The sense of the end of an epoch hangs strongly over our times, whether in the hegemonic notion of the end of a Hegelian world history, the culminant rational godhood of the Enlightenment or the exploding apocalyptic millenarianism claiming sectarian fulfillments from every direction of the earth. The age of science and technology uniformalizes the world today under the sign of neo-liberal globalization. Multinational capitalism streams through nation-states constructing its control apparatus, a omniscient panopticon, poised to fulfill the prophecy of the modern knowledge academy – the human sciences dictating a universal anthropology and psychology based on behaviorism and the market, configuring world populations as standing reserve and increasingly as appendages of fantastically efficient machineries, meshed together in finer and more invisible systems aspiring to the condition of integrality.
Against this, singularities of all kinds revolt, in suicide missions of mutual destruction in the name of god’s will and its universal claim on world history. Origin myths, blood cleansing rites, control societies of historical purity raise their shrill voices in a discordant cacophony – or is this rather the ambiguous harmony of a new subjectivity? Is it possible anymore to talk of humanism, when human consciousness is physically and metaphysically thought of and described in terms of platforms for running machine-codes of Darwinian algorithms; or when a tangle of human destinies contest the future and in the thick of this contest, human agency is forcibly hybridized in incalculable ways? Who and how many are the seen and unseen contestants slouching towards Bethlehem to be born?  Our technologies are increasingly the ubiquitous environments of our Lifeworld. Will humanity disappear in technology or will technology disappear in the human? In this the age of comparative-culture-gone-crazy in which the digital commodity forms of hyper-modernism assault consciousness mercilessly at almost every waking moment, are there a set of inexorable options or alternate modernities that can grow rhizomatically from our present orientation to promise a future free from the terror of code, the horrors of consumerism, and the death wish of fundamentalism?

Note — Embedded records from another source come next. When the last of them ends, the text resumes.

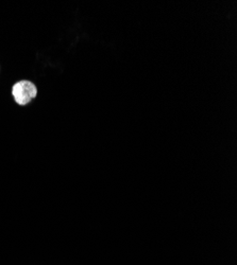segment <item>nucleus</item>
I'll use <instances>...</instances> for the list:
<instances>
[{"mask_svg": "<svg viewBox=\"0 0 237 265\" xmlns=\"http://www.w3.org/2000/svg\"><path fill=\"white\" fill-rule=\"evenodd\" d=\"M37 93L36 85L30 80H20L16 82L11 89V95L14 102L21 107L35 100Z\"/></svg>", "mask_w": 237, "mask_h": 265, "instance_id": "nucleus-1", "label": "nucleus"}]
</instances>
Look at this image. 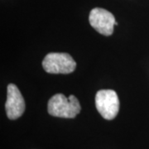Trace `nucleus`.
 I'll list each match as a JSON object with an SVG mask.
<instances>
[{"mask_svg": "<svg viewBox=\"0 0 149 149\" xmlns=\"http://www.w3.org/2000/svg\"><path fill=\"white\" fill-rule=\"evenodd\" d=\"M48 113L52 116L65 118H73L80 112L78 99L73 95L66 97L62 94H56L48 101Z\"/></svg>", "mask_w": 149, "mask_h": 149, "instance_id": "f257e3e1", "label": "nucleus"}, {"mask_svg": "<svg viewBox=\"0 0 149 149\" xmlns=\"http://www.w3.org/2000/svg\"><path fill=\"white\" fill-rule=\"evenodd\" d=\"M43 69L50 74H70L76 67V62L67 53L52 52L42 61Z\"/></svg>", "mask_w": 149, "mask_h": 149, "instance_id": "f03ea898", "label": "nucleus"}, {"mask_svg": "<svg viewBox=\"0 0 149 149\" xmlns=\"http://www.w3.org/2000/svg\"><path fill=\"white\" fill-rule=\"evenodd\" d=\"M95 106L105 119L112 120L119 110V100L117 93L113 90H101L96 93Z\"/></svg>", "mask_w": 149, "mask_h": 149, "instance_id": "7ed1b4c3", "label": "nucleus"}, {"mask_svg": "<svg viewBox=\"0 0 149 149\" xmlns=\"http://www.w3.org/2000/svg\"><path fill=\"white\" fill-rule=\"evenodd\" d=\"M92 27L104 36H110L113 32V26L116 24L114 16L104 8H95L92 9L89 16Z\"/></svg>", "mask_w": 149, "mask_h": 149, "instance_id": "20e7f679", "label": "nucleus"}, {"mask_svg": "<svg viewBox=\"0 0 149 149\" xmlns=\"http://www.w3.org/2000/svg\"><path fill=\"white\" fill-rule=\"evenodd\" d=\"M7 116L9 119L21 117L25 110V102L18 88L13 84L8 85V95L5 104Z\"/></svg>", "mask_w": 149, "mask_h": 149, "instance_id": "39448f33", "label": "nucleus"}]
</instances>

And what kind of human would remain to live such a future – what universal anthropology redeemed as the collective body of poesis and techne? Is this the possibility held out by purnayoga that deterritorializes human consciousness in terms of its subjugation to the desiring codes of prakriti (nature) but languages a reconstruction of the sacrificed body of purusha (soul) in terms of tapas and shakti? How can a practice that cultivates a Foucauldian care of self wield its inner technologies to harvest attention and sublimate desire to facilitate the reversal of the equation of purusha and prakriti, freedom and control? Given the blind play of word forces kneading an unpredictable chaos is the epic imagination or self-discipline conceivable to the liberal humanist subject who suffers the painful memory traces of a long history of failed metaphysics?
If man is ropewalker between beast and overman we are suspended above a species aporia vacillating in a present in which the soul’s history has become tightly bound to its destining as technological artifact, its individuation a process of binary abstraction from networked circuits of global collectivization. The question that confronts the human future is not simply one of inevitable change or endings but whether the last man whimpered or not before succumbing to its post-human destiny. But can a transitional vision and volition (prakamya, aishwarya) play some role in the ruptured arrival of the post-human? At what we consider a temporal bifurcation point of not one but many post-human destinies we stand poised before we the editors of this webzine engage with theoria to negotiate these questions to explore the fashioning of new tools for a praxis of individual and social contemplation of l’avenir.